Mulher enfrenta polícia de choque e é agredida durante protestos contra política da Covid-19 na China (com vídeo)

Um mulher recusou-se a obedecer à polícia de choque que tentava controlar os protestos anti-covid na China, realizados devido ao descontentamento da população em relação às medidas restritivas impostas pelo governo com o intuito de travar a propagação do coronavírus.

Num ato corajoso, a manifestante que não foi identificada, mas apelidada de “senhora do tanque” pelos meios de comunicação social chineses, manteve-se frente a frente com as forças de segurança que acabaram por agredi-la, momento registado em vídeo e partilhado mas redes sociais.

Embora a polícia tenha exigido à influenciadora Jixian Wang que parasse de filmar, a mulher continuou a apontar para os agentes chamados de ‘guardas brancos’, os responsáveis pela Covid-19 no país.
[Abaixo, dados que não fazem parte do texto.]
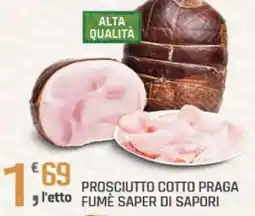 Supermercati Dok Prosciutto cotto praga fume SAPER Di SAPORI offerta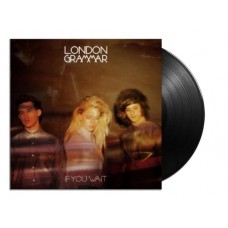 LONDON GRAMMAR-IF YOU WAIT (2LP)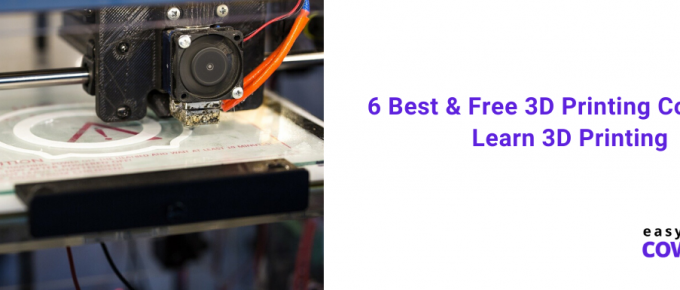 6 Best & Free 3D Printing Courses to Learn 3D Printing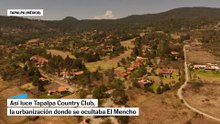 Tapalpa Country Club: la exclusiva urbanización donde se ocultaba El Mencho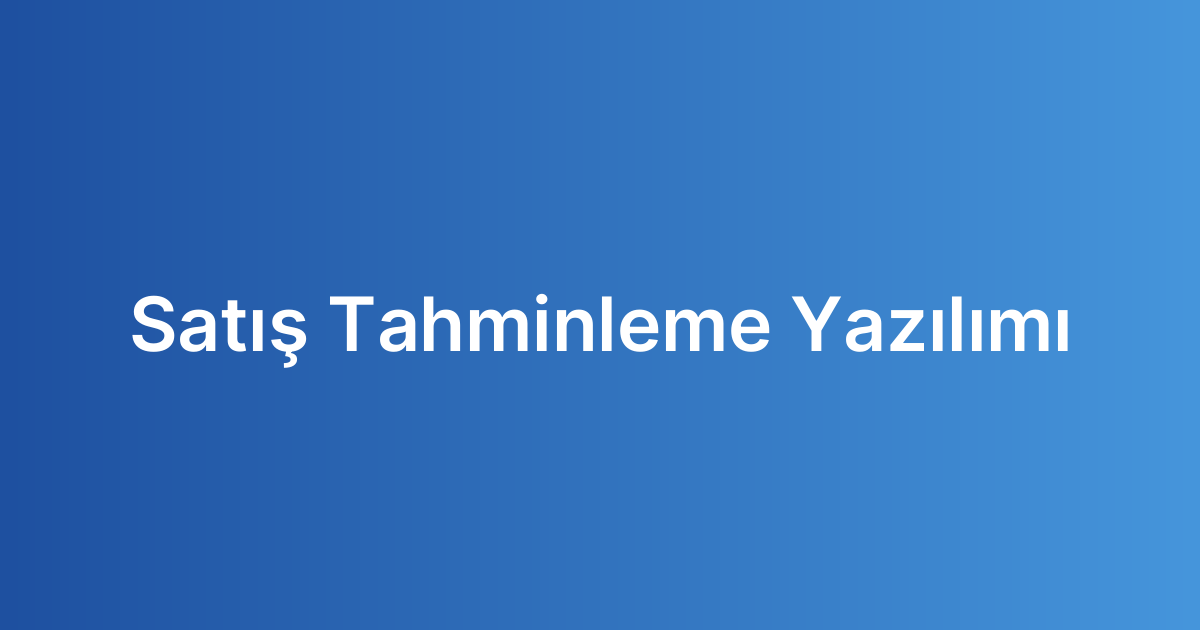 Satış Tahminleme Yazılımı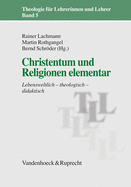 Christentum Und Religionen Elementar: Lebensweltlich - Theologisch - Didaktisch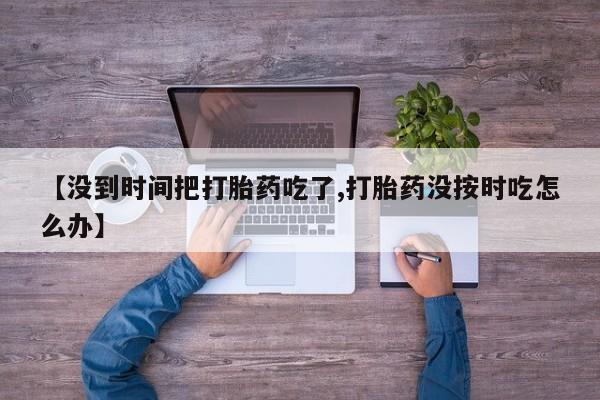 最便宜的打胎药的私人微信【没到时间把打胎药吃了,打胎药没按时吃怎么办】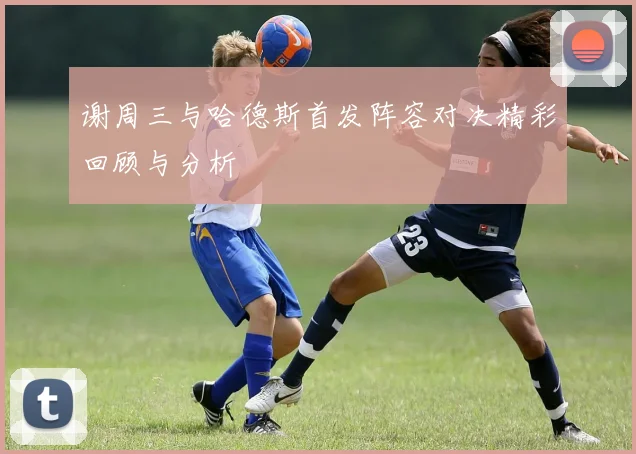 谢周三与哈德斯首发阵容对决精彩回顾与分析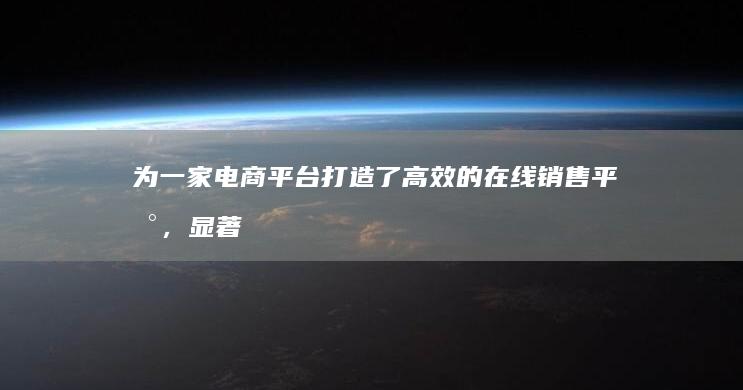 为一家电商平台打造了高效的在线销售平台，显著提升了销售额。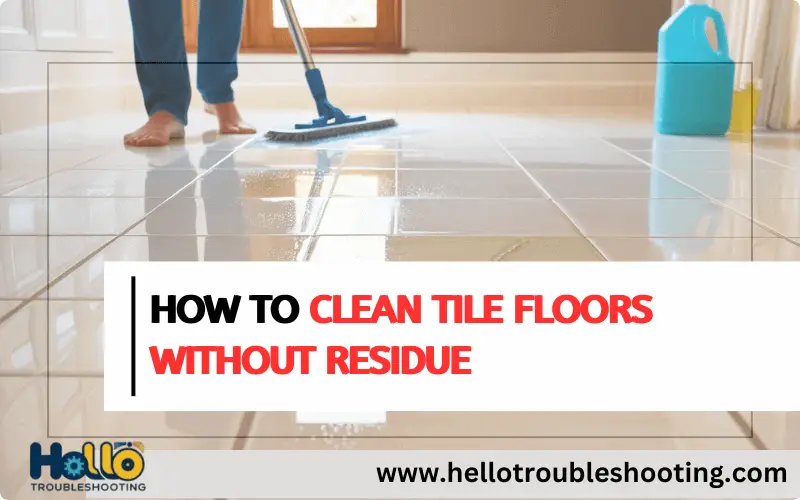 How to Clean Tile Floors Without Residue-FI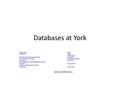 Databases at York Art and MusicLegal BiographiesLibrary Mathematics Business, Accounting, and EconomicsNewspapers Communication and MediaOccupational Therapy.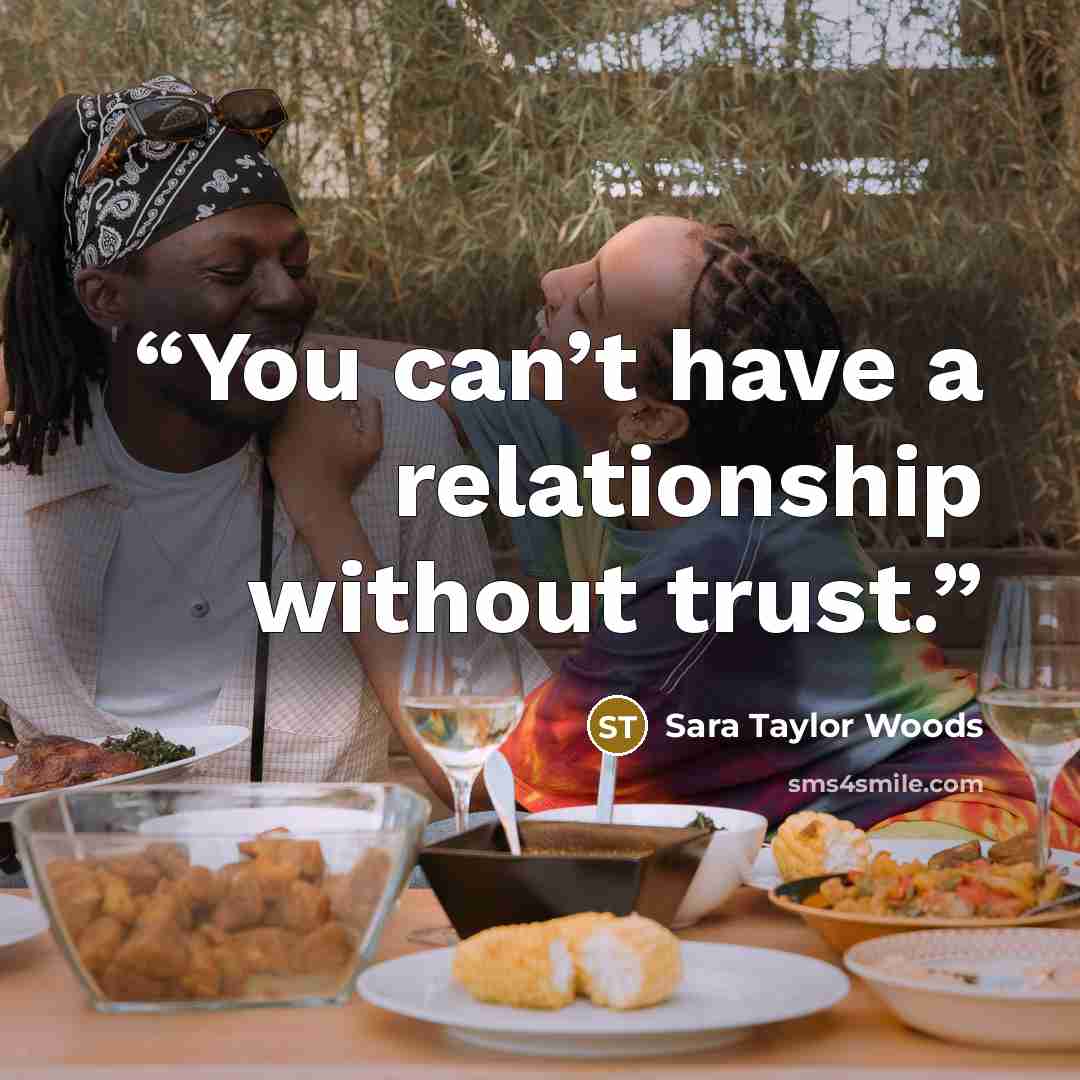 “You can’t have a relationship without trust.” quote by Sara Taylor Woods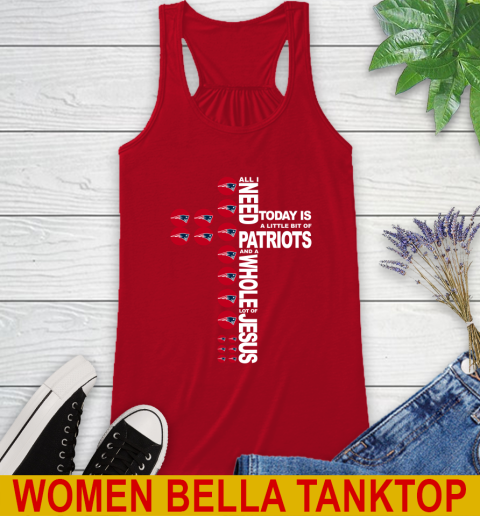 NFL All I Need Today Is A Little Bit Of New England Patriots Cross Shirt Racerback Tank 4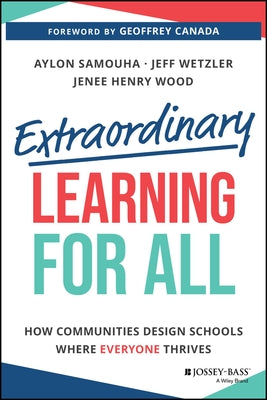 Extraordinary Learning for All: How Communities Design Schools Where Everyone Thrives by Henry, Jenee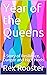 Year of the Queens: A Story of Resilience, Danger and High Heels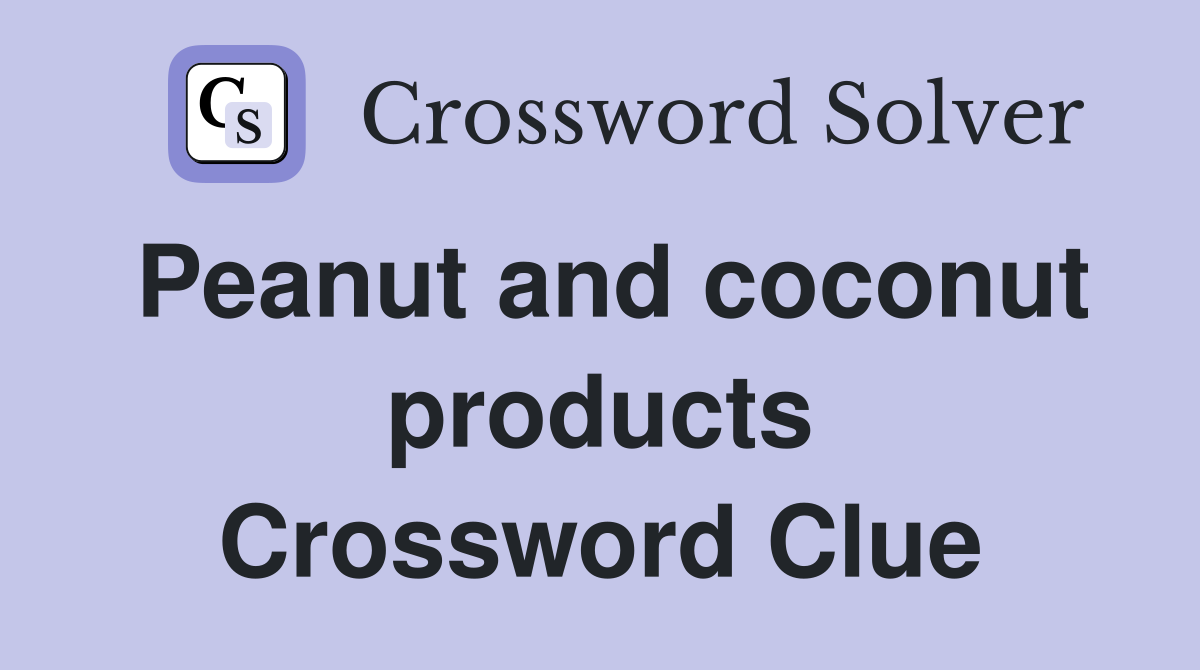 Peanut and coconut products Crossword Clue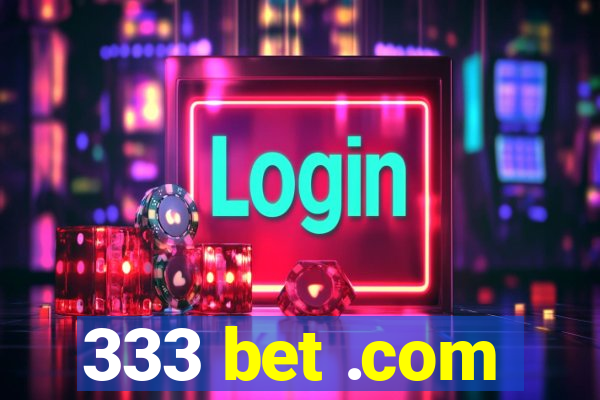 333 bet .com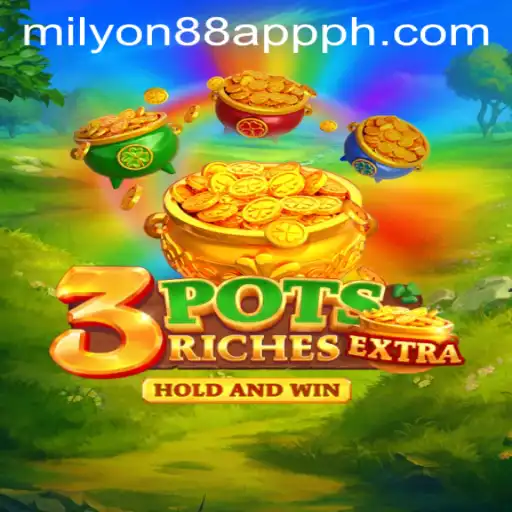 Exploring the Exciting World of 3potsExtra on milyon88 App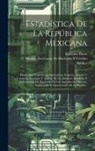 Emiliano Busto, Mexico Secretaría de Hacienda Y Crédi - Estadística De La República Mexicana: Estado Que Guardan La Agricultura, Indutria, Mineria Y Comercio. Resúmen Y Análisis De Los Informes Rendidos Á L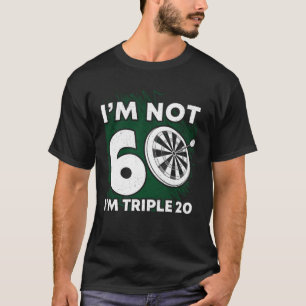 Camiseta Eu não tenho 60, eu sou Tripple 20 Darts Aniversár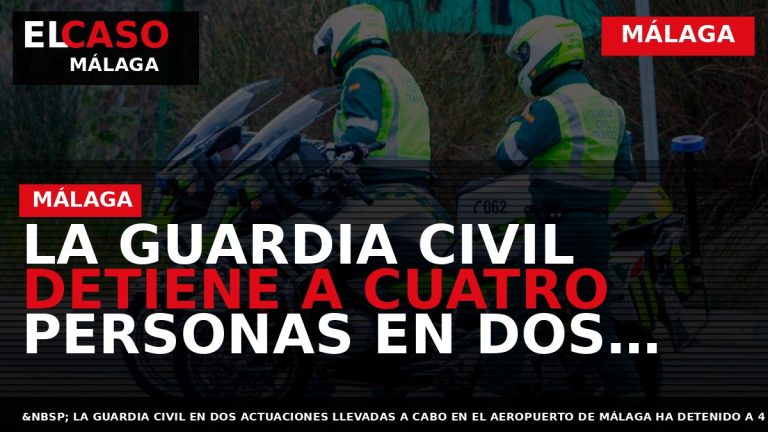 Portada El Caso Málaga: LA GUARDIA CIVIL DETIENE A CUATRO PERSONAS EN DOS ACTUACIONES EN — MÁLAGA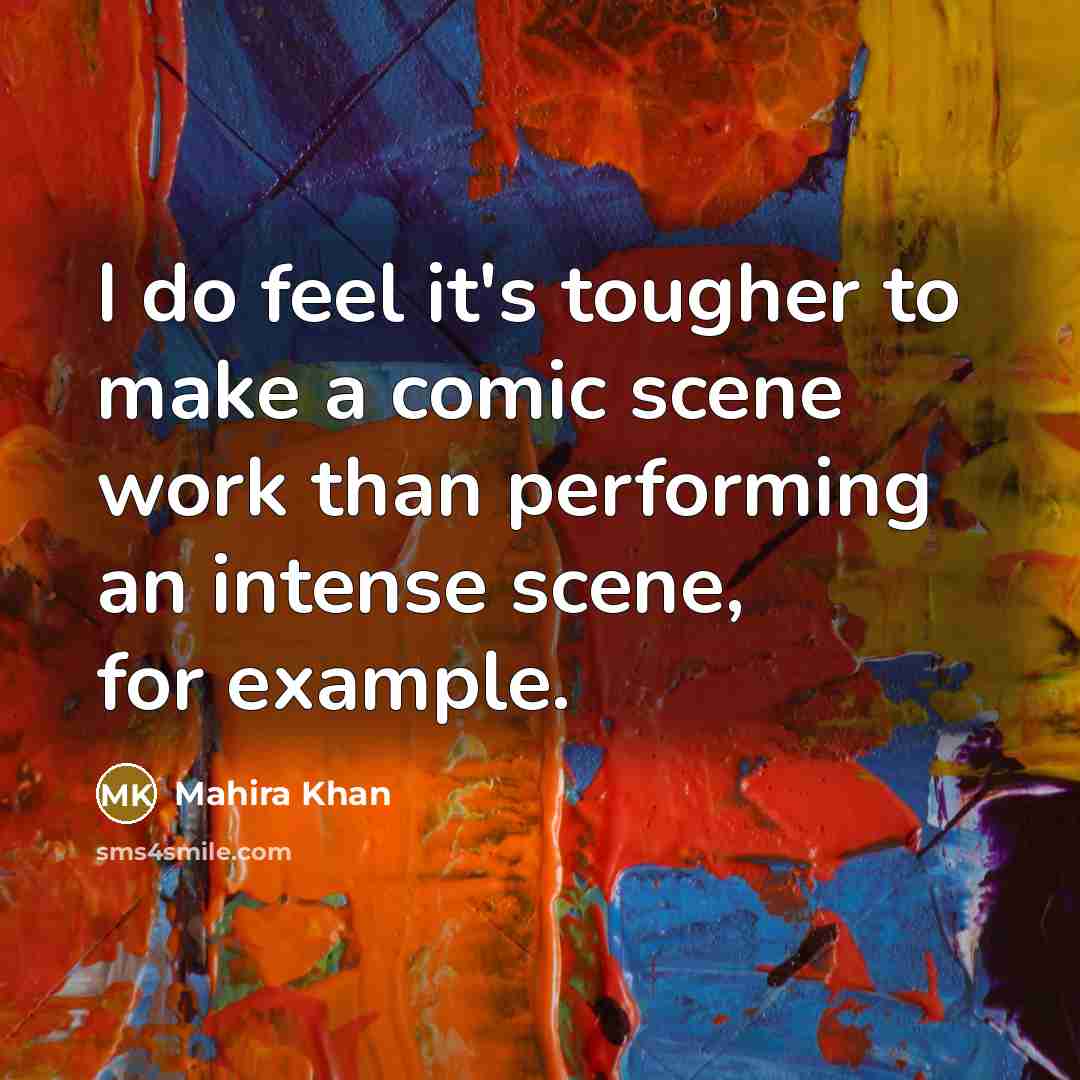 “I do feel it's tougher to make a comic scene…” quote by Mahira Khan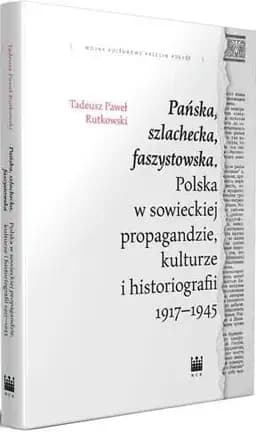 Okładka książki „Pańska, szlachecka, faszystowska : Polska w sowieckiej propagandzie, kulturze i…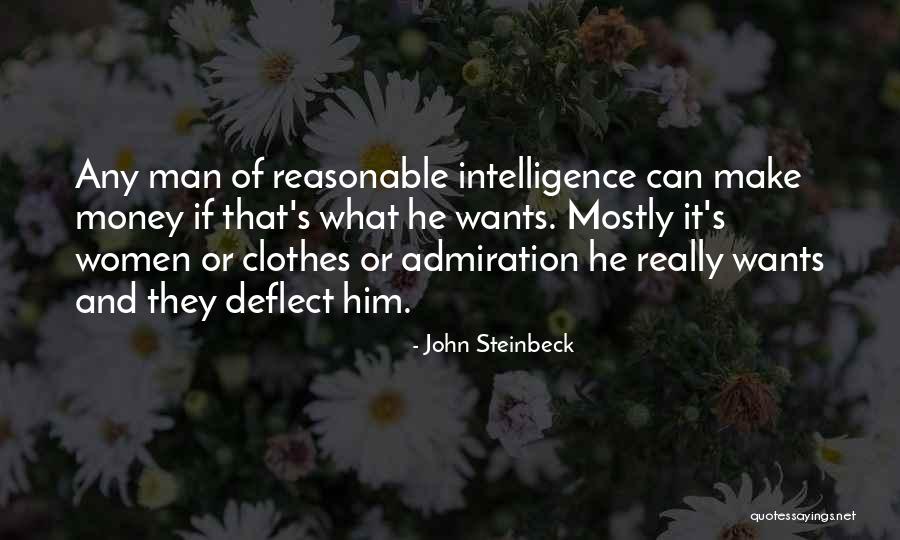Clothes And Money Quotes By John Steinbeck Clothes And Money Quotes By John Steinbeck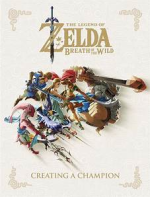 The Legend of Zelda: Breath of the Wild--Creating a Champion PDF EPUB EBOOK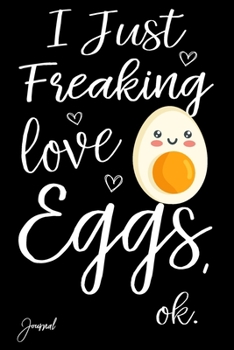 I Just Freaking Love Egss Ok Journal: 110 Blank Lined Pages - 6" x 9" Notebook With Cute Egg Print On The Cover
De imediato, não só lhe retiraram o telemóvel como a agrediram.

O incidente ocorreu no distrito Anyuan de Pingxiang, na província chinesa de Jiangxi.

A alcunha escolhida está associada ao ‘homem tanque’, há muito considerado um símbolo global de liberdade e resiliência, que enfrentou tanques em Pequim durante o massacre da Praça Tiananmen em 1989.

Atualmente, a China é palco de violentas manifestações como consequência da política imposta pelo governo que, segundo o jornal oficial do Partido Comunista O Diário do Povo, continuará em vigor dado que o líder chinês Xi Jinping “não tenciona mudar de rumo”.

Hong Kong tem apertado os controlos de segurança desde que a China lançou uma campanha em 2019 para esmagar um movimento pró-democracia e pretende que o seu território tenha a própria estratégia antivírus diferente da que existe noutros países.